I want to finish this blog post by highlighting the “leper” from Matthew 8:1-4 who was supernaturally healed. What you need to see is that what stands out is less about the miracle healing and more about this man’s attitude as he approached being healed.  And Jesus’ attitude toward the man who was healed.  Let me list a few points:

1.     The leper came and knelt before Jesus, recognizing he was Lord, saying “Lord, if you will, you can make me clean.”

2.     Jesus broke Old Testament law, doing what was forbidden, physically touching the diseased man, responding by saying, “I will; be clean” (v. 3).  

3.     After this man was healed (immediately and comprehensively), he told him not to tell anyone what happened.  

4.     But, to “…go, show yourself to the priest and offer the gift that Moses commanded, for a proof to them” (v. 4).  

Here is what I infer from these points.  

Healing is something only God can do and if he chooses to do so, that said, God willed it to be so.  This man yielded himself to this fact and likewise every true believer, in essence, does the same, gaining this same promise to be healed from every disease in this life or in the next.  Scripture promises ultimate healing will be found in heaven, so we know this is God’s will.  

Finally, when Jesus tells him to keep the fact that he was healed, private.
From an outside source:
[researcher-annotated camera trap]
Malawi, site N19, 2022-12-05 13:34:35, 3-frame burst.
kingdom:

Which according to Mark 1, he didn’t!  Why keep this a secret?  Jesus is making a statement that he is not a walking convenience store where people can come for a quick fix for ailments.  Jesus did not work like that then and does not work like that now.  Jesus always has higher purposes for our lives than whether he heals supernaturally, or providentially (naturally) or not at all, during our lifetime.  

Every believer should have some respect for God’s higher purposes.  For instance, if you had the choice between having perfect health or compromised health and that by having compromised health, your son or daughter would awaken to Jesus, you would choose worse health! If you could make the choice between suffering or not, whereby undergoing physical suffering you would redirect your child away from a destructive path toward Hell, you would choose to suffer.  I believe that sometimes God makes the choice for us to suffer and/or healing as an influence over where our loved ones spend eternity.  God in his providence is constantly weaving together millions of invisible and unknowable variables to bring about his purposes. 
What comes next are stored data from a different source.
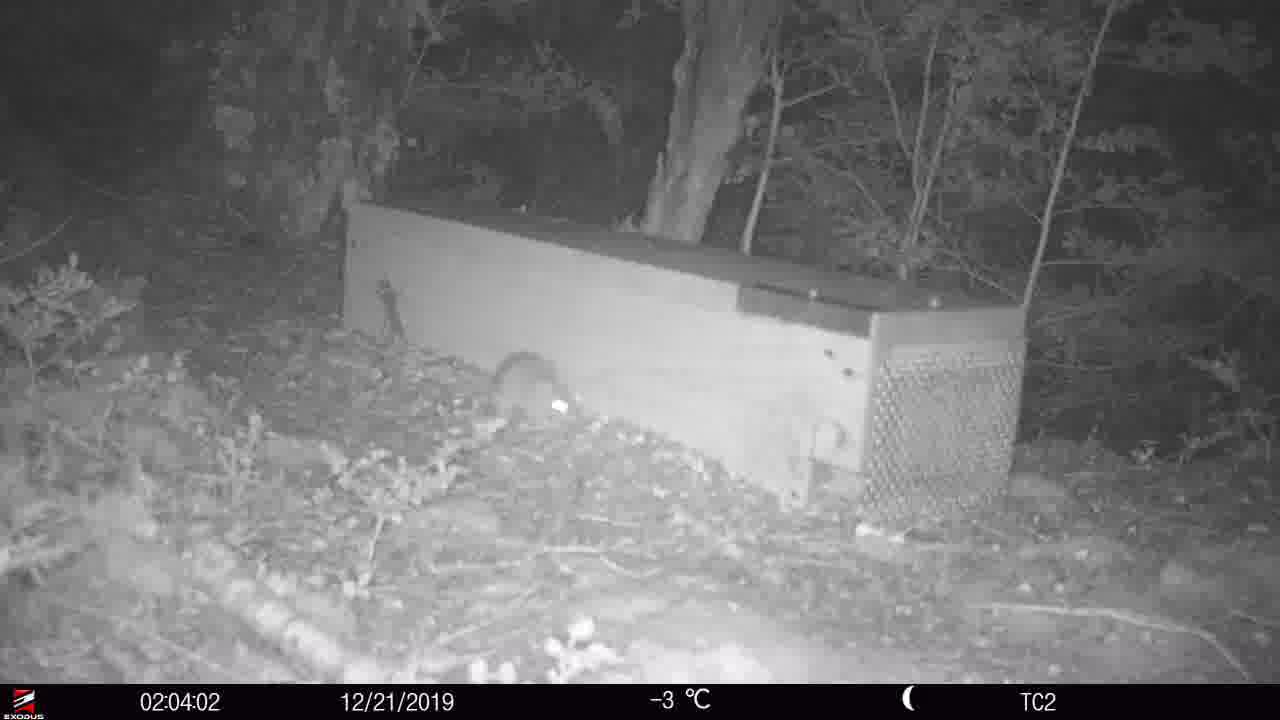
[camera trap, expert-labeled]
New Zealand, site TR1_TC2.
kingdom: Animalia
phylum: Chordata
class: Mammalia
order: Rodentia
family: Muridae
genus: Rattus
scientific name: Rattus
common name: rat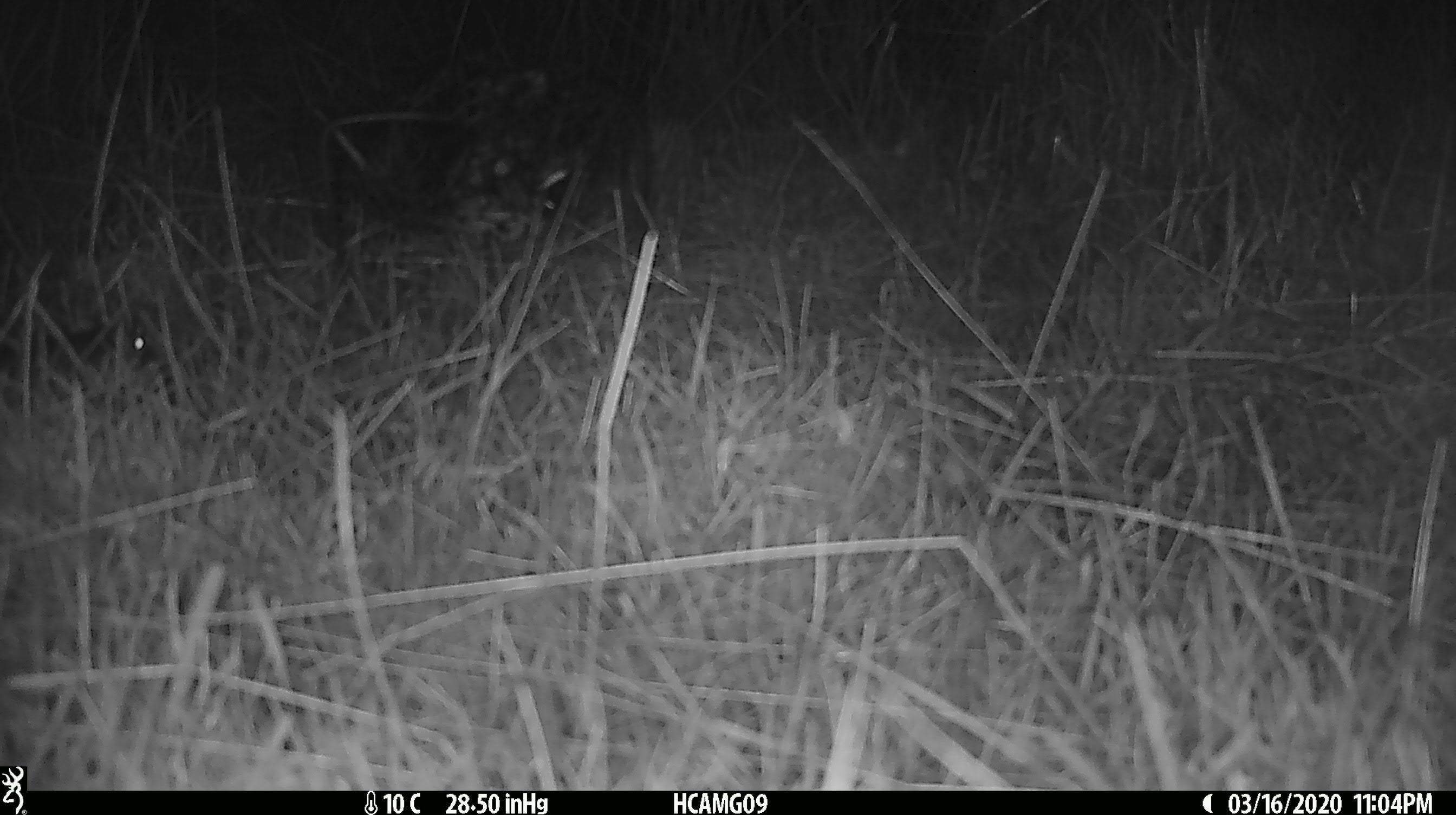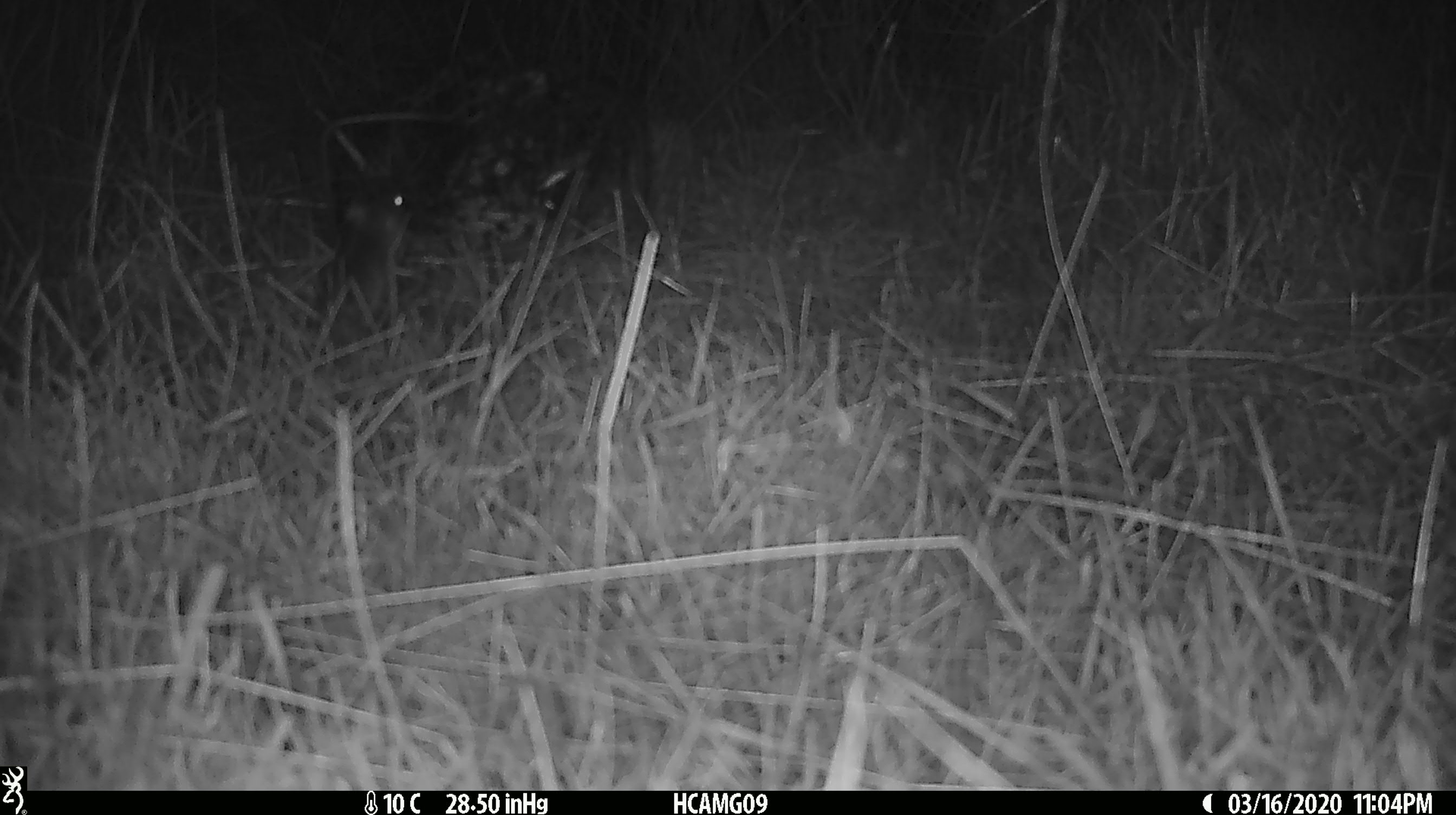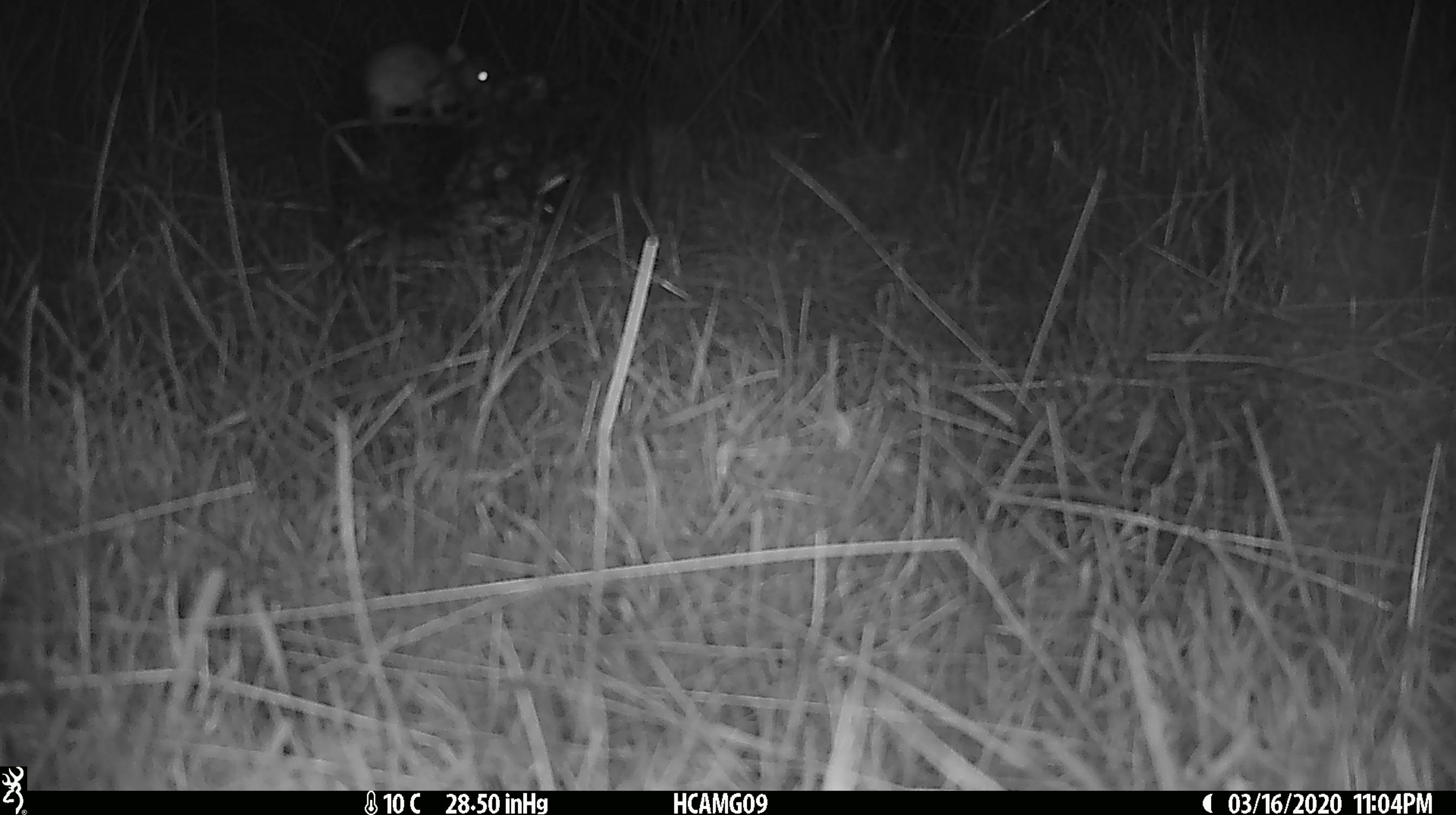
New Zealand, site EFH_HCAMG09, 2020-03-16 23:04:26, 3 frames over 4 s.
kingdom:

After Jesus healed this man, he directs him to follow the normal protocols through the law of Moses to be cleared from mandated quarantine (I had to throw that in…) and for him to offer a sacrifice to give glory to God.  This protocol was more than offering a religious sacrifice in that it was part of Jewish governance.  Much like our city mandates.  Why did Jesus prescribe this?  Probably for several reasons, but the one that comes to mind is that Jesus wants the natural hype associated with a supernatural event to be sublimated.  Why?  Because to put Jesus’ higher purpose in the forefront.  Jesus being our Savior from our sins.  

Right now, someone in our flock is days, maybe hours from death.  I just talked with him a few days ago, and I left certain of one thing.  What matters most of all to him and everyone else now, is the state of this man’s soul and this man’s soul is secure.  Perhaps the greatest fruit of being a Christian is knowing heaven is secure.  A sure thing.  Uncertainty of death makes people so afraid of getting sick.  In our world, catching a catchy virus that we do not know a lot about terrifies people.  This kind of fear is understandable when you do not know anything certain about what happens to you when you die. Certainty about heaven is what we need to spread by spreading Jesus.